Two methods are in general use for allowing distributed applications to communicate with various technologies. In the first method, a customer must typically re-engineer an application every time it desires to support a new client. For instance, if an application is written to support access from browsers via hypertext transfer protocol (HTTP), but later is desired to support access to the same business logic via a mobile phone and other business systems, the application developer would generally have to engineer an entirely new set of entry points to be used by the mobile phone and another set for the business systems.
The second generally used method includes a customer developing its application to leverage access via a broker-based or proxy-type technology. The broker or proxy generally is designed for a single back-end contact protocol. Therefore, the application typically only needs to understand how to connect to the broker through the single back-end protocol. Each broker then may have a specifically designed external interface as well. For example, one broker may be able to provide external access by an HTTP client, while another broker provides external access by a mobile phone. The business logic of the application is able to leverage a single back-end protocol to access both brokers. Therefore, the different clients access the same business logic using a proxy-type system.

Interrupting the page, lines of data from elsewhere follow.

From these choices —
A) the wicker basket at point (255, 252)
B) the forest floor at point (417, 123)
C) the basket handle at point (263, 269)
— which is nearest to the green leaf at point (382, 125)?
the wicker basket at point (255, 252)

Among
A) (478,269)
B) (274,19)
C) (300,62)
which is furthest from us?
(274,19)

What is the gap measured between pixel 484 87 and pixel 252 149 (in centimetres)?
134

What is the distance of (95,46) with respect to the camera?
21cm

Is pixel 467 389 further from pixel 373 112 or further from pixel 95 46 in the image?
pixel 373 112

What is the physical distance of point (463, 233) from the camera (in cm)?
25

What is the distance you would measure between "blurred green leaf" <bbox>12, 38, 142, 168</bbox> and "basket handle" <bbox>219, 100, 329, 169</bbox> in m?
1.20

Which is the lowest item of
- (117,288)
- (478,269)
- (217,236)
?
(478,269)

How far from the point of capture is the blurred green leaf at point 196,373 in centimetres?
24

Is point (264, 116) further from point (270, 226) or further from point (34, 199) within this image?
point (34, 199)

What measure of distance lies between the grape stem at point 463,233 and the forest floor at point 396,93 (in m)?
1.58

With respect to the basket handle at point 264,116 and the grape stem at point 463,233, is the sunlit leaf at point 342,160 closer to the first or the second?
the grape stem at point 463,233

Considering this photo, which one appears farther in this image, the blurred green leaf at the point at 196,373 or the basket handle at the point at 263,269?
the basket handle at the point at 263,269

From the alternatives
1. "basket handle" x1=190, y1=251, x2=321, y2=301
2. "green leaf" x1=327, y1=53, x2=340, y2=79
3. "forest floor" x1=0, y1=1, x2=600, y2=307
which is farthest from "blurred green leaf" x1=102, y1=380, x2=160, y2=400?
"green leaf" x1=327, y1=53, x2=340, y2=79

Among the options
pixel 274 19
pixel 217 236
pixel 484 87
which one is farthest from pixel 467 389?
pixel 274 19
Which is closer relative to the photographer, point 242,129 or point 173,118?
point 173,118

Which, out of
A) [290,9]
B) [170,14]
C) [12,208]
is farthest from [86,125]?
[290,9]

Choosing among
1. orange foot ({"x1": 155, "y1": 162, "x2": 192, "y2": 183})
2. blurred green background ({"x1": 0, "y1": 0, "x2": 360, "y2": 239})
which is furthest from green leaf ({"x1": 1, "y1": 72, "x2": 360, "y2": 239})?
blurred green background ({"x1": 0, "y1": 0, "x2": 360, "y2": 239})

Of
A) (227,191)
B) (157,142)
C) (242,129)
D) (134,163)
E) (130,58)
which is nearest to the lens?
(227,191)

Examples of broker-based technology includes common object request broker architecture (CORBA), which uses interface definition language (IDL) for exposing metadata about the interface to the application; distributed component object model (DCOM), which uses a proprietary method from MICROSOFT CORPORATION to describe its metadata; and Web services, which use web services description language (WSDL) to expose its metadata. In the case of Web services, WSDL comprises extensible markup language (XML) to describe the metadata, but WSDL is typically not written directly by a developer. Instead, it is almost always generated by the broker technology. WSDL only describes a component's interface. It does not provide any specific implementation of the interface. Therefore, application developers typically code programs in full-blown object oriented programming languages, such as JAVA™, C++, or C# to provide the actual functionality for the Web service. The “reflection” technology, in such object oriented languages, allows the broker technologies to examine the objects' written by the programmers and then extract the metadata.
The problems with each of these methods is the complexity required to provide multi-format access to a customer's application. Either experienced programmers are needed to re-engineer the application every time a new access protocol is desired, or they must re-engineer or develop particular brokers or proxies for each new protocol.